Here we report a structural probing study of the interaction between the Ty1 RNA template and the tRNA iMet primer. In the proposed secondary structure model of the tRNA iMet -Ty1 RNA complex boxes 1 and 2.1 of Ty1 RNA form Watson-Crick base pairs with the primer tRNA iMet . Box 2.2 is not annealed to the primer tRNA iMet but we find that another region of Ty1 RNA, named box 0, interacts with the primer tRNA iMet . By introducing specific nucleotide changes in Ty1 RNA or in tRNA iMet that disrupt some of the Watson-Crick base pairs between the two RNAs the role of interactions between the boxes and the primer tRNA on formation of the binary complex was further investigated. We show that proper complementarity between boxes 0 and 1 of Ty1 RNA and tRNA iMet is essential for annealing of the two RNAs and that the role of box 2.1 is not as crucial for formation of the complex.
The in vitro structural study reported here, sequence comparison of the Ty1 and Ty2 elements and previously published in vivo results underline the functional importance of the primary sequence of the boxes and suggest that extended interactions between genomic Ty1 RNA and the primer tRNA iMet play a role in the reverse transcription pathway.
Materials and Methods
Standard procedures were used for restriction enzyme digestion and plasmid construction ( 14 ). Escherichia coli strain MV1190 was used for plasmid amplification. The DNA sequences of all constructed plasmids were confirmed by the dideoxy sequencing method ( 15 ).

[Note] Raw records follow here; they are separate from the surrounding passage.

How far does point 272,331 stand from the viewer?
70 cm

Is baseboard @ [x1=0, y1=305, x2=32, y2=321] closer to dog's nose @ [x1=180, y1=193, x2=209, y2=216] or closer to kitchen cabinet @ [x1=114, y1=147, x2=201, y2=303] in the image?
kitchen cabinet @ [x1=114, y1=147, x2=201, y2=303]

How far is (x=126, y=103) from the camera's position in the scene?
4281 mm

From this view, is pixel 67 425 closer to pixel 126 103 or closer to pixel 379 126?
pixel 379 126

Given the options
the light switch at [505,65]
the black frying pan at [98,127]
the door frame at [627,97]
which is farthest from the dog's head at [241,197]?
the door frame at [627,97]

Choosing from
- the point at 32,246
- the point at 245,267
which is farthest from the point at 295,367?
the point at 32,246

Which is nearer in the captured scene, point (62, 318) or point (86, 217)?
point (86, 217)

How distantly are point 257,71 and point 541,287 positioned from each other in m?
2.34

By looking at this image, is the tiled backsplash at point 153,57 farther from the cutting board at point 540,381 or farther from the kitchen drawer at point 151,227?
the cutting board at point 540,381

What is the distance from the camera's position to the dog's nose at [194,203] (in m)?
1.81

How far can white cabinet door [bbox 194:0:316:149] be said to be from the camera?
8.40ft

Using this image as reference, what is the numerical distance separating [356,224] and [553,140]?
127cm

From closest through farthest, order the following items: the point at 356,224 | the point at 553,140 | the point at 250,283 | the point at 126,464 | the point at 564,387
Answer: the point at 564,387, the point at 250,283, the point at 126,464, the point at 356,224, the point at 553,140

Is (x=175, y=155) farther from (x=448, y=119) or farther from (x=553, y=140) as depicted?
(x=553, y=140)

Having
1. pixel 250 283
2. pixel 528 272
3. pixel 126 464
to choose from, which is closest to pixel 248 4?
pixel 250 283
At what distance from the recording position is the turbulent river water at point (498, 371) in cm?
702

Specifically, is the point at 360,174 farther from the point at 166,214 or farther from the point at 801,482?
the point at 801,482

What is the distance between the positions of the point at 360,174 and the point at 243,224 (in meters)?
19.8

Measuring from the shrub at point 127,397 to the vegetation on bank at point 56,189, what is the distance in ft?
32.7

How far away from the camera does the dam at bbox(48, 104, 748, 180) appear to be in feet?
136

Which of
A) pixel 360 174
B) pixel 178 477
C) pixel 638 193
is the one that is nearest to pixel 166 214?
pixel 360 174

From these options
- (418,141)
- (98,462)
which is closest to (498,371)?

Plasmid pSF4, containing nt 241–817 of the Ty1 H3 element under the control of the bacteriophage T7 promoter, was obtained by cloning a 0.58 kb Xho I -Hpa I fragment of plasmid pGTy1H3 ( 4 ), kindly provided by J. D. Boeke, into plasmid pSL1180 (Pharmacia 27–4384) and inserting the bacteriophage T7 promoter by site-directed mutagenesis ( 16 ) with the following oligodeoxynu-cleotide 5′-CCACTAGTACTTCTCATCGATTAATACGACTCACTAAGGAGAACTTCTAG-3′. After digestion of pSF4 with Pvu II or Pfl MI and in vitro transcription using T7 RNA polymerase we obtained the two Ty1 RNAs 1–237 and 1–297, starting at position +1 of the Ty1 retrotransposon RNA and containing no additional sequence derived from the plasmid.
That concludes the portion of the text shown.